Keating and Seven Bedford Row boast record year-end turnovers

Keating Chambers and Seven Bedford Row have reported record years, indicative of a strong financial performance at the top end of the bar.

Keating consolidated its reputation as a leader in construction, transport and energy litigation and arbitration, particularly in overseas disputes, with revenues of £17.5m, 17 per cent up on last year’s £14.9m.

Seven Bedford Row boosted gross turnover by 8 per cent to £14m, which represents an overall increase of almost 50 per cent in the past four years.

Fraud work, both civil and criminal, has been central to the set’s success in the past year. In October it formed an alliance with Jersey-based legal and professional services organisation Baker Platt Group to broaden its expertise in international money laundering, financial regulatory and compliance work. This type of work now accounts for around 8 per cent of turnover.

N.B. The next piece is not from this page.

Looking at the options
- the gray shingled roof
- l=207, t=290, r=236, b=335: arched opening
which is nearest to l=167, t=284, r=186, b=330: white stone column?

Healthy revenue hikes have also propelled two chambers into the top 30 sets in the UK when ranked by turnover.

According to The Bar Top 30 2003, part of The Lawyer 100, 8 New Square was ranked 30th by turnover, with revenues of £8m. The IP set saw turnover slightly dip this year.

The niche set’s performance has been eclipsed by both chancery set 24 Old Buildings, which saw revenues rise to £9.3m from £7.5m last year, and Outer Temple Chambers, previously 35 Essex Street, which has seen turnover increase by an impressive £3.5m to £10m.

24 Old Buildings attributes its strong performance to growth in offshore work, arbitration, and several profitable cases.

Outer Temple, meanwhile, has been on a hiring spree in recent months, taking on Robert Rhodes QC, the former head of 4 King’s Bench Walk, and Peter Ralls QC from Selborne Chambers.

Regional sets also report burgeoning turnovers. Exchange chambers in Liverpool grew by 9 per cent last year to £13.06m. Chambers director Tom Handley said: “Fee income is £1m ahead of target and our recruitment drive has attracted six high-calibre advocates.” Its Manchester annexe saw a 33 per cent turnover rise.

St Philips in Birmingham saw turnover grow to £18.3m from £17m in 2002-03.